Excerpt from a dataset
[START]

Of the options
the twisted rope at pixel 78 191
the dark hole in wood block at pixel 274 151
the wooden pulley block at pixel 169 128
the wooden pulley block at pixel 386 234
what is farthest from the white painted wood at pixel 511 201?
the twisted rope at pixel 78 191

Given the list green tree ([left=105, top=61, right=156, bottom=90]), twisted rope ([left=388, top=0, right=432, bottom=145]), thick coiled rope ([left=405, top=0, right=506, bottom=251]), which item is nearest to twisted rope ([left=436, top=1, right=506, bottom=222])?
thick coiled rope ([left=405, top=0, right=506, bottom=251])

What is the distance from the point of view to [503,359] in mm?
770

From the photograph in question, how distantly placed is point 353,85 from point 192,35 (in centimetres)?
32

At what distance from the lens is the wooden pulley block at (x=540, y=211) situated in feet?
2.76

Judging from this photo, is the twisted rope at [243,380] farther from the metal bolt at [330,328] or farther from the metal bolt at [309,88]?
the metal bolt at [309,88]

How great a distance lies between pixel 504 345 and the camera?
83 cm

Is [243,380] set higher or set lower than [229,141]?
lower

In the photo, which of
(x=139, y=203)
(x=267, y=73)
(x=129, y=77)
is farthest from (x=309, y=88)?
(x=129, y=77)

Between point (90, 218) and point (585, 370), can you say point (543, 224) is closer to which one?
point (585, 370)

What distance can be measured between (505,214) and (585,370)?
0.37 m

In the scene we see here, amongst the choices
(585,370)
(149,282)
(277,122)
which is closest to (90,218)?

[END]
[START]

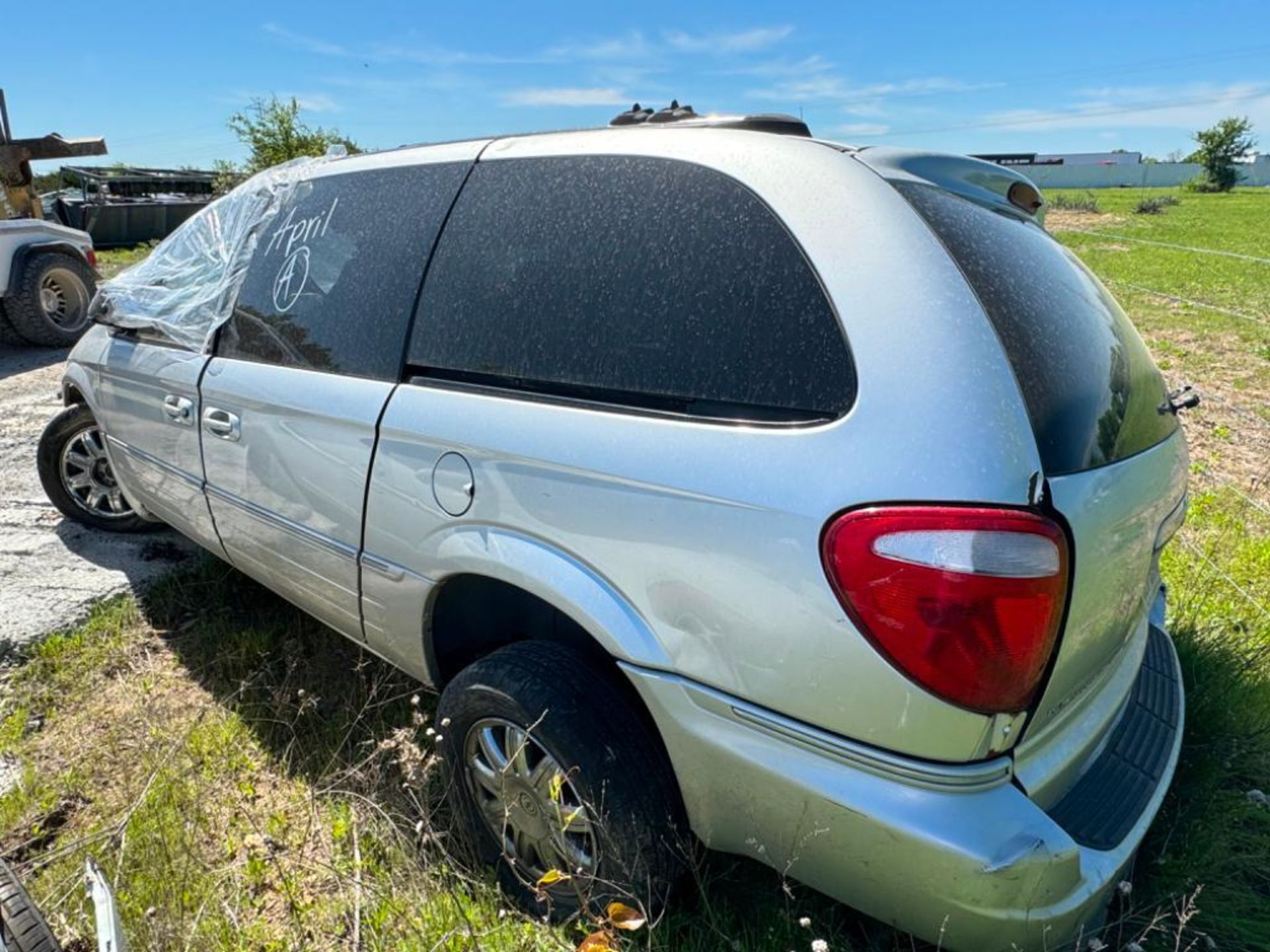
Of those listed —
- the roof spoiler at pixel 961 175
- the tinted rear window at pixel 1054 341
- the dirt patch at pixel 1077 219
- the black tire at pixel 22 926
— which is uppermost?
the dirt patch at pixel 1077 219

[END]

Exercise objective
Return, unchanged, the lines of the material above from the line containing "Of the options" through the line containing "what is farthest", including both of those lines.

Result for this exercise
Of the options
the twisted rope at pixel 78 191
the dark hole in wood block at pixel 274 151
the wooden pulley block at pixel 169 128
the wooden pulley block at pixel 386 234
what is farthest from the white painted wood at pixel 511 201?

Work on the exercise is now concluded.